◆ **Instructions for the task**:
List each line below that contains the word "ceiling", copying every such line in full.

(Data for spatial reasoning questions)
>>>

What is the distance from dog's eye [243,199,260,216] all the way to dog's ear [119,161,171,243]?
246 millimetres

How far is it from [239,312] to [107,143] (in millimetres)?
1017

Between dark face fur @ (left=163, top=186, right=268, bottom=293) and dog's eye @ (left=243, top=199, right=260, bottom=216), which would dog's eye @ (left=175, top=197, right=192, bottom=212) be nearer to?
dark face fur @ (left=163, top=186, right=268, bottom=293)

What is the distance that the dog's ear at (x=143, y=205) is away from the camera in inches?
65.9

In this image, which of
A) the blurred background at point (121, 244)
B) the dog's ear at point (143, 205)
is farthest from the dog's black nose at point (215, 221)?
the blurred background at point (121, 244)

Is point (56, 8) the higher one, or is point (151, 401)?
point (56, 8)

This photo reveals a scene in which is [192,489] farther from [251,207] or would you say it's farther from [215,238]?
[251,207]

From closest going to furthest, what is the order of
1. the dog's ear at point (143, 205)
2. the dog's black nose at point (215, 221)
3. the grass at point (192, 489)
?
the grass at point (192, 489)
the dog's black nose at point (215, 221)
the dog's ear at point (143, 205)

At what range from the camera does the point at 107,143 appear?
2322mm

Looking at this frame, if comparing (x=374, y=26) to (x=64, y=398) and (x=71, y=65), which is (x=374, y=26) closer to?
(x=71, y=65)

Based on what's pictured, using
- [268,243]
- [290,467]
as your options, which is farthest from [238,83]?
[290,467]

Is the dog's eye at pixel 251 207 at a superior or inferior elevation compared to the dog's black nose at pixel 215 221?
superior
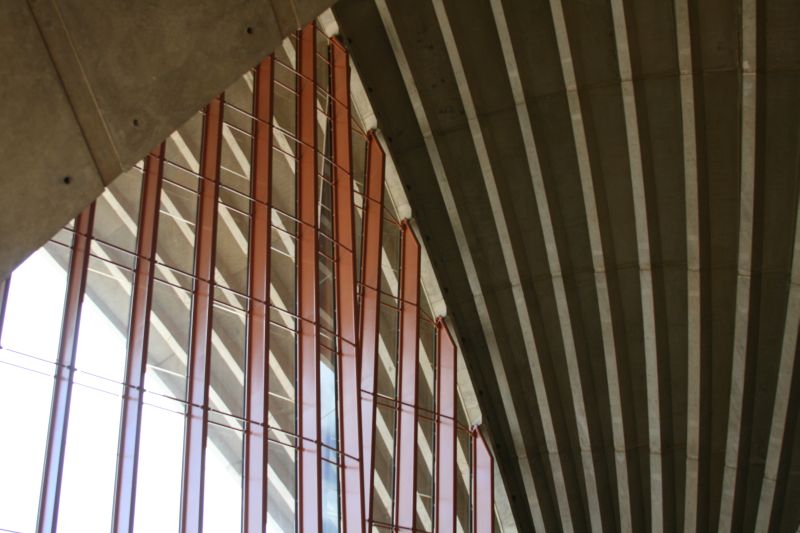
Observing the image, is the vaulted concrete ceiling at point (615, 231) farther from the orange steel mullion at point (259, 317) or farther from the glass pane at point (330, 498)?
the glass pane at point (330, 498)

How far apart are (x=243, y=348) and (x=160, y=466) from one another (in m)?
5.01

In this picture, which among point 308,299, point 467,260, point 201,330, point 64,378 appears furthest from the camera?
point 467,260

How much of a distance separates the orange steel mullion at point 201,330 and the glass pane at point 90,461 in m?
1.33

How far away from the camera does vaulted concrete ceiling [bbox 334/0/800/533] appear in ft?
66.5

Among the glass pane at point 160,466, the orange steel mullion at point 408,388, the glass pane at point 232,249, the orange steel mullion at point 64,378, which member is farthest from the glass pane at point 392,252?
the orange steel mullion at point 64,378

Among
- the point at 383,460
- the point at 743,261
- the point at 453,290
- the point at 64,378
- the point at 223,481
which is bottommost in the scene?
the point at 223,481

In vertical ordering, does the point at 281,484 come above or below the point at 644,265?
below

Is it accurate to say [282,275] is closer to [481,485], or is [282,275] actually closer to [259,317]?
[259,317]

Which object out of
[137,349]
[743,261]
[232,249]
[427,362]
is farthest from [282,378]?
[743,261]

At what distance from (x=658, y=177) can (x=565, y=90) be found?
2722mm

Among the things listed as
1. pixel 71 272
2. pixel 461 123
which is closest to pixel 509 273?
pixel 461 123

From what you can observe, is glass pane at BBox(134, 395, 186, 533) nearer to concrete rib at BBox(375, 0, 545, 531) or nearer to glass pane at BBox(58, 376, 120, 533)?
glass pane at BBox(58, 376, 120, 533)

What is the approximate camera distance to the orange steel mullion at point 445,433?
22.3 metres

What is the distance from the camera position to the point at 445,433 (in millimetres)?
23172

<<<
>>>

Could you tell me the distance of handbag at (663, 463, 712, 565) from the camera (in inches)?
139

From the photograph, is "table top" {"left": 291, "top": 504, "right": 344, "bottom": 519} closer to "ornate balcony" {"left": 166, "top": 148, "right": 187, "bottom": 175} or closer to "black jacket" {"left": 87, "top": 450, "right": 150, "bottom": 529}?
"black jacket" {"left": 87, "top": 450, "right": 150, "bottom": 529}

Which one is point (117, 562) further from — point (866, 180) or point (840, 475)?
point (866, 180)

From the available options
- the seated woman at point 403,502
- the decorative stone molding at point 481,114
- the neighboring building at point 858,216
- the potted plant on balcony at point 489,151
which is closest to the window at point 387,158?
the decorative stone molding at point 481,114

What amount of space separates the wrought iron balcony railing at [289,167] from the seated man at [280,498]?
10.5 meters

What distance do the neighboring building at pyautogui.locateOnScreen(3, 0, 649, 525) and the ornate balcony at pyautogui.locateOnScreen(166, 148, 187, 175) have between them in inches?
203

<<<

◆ **Task solution**:
Observing the image, is the vaulted concrete ceiling at point (615, 231) farther from the orange steel mullion at point (259, 317) or farther from the glass pane at point (330, 498)?
How far away from the camera does vaulted concrete ceiling [bbox 334/0/800/533] appear in ft?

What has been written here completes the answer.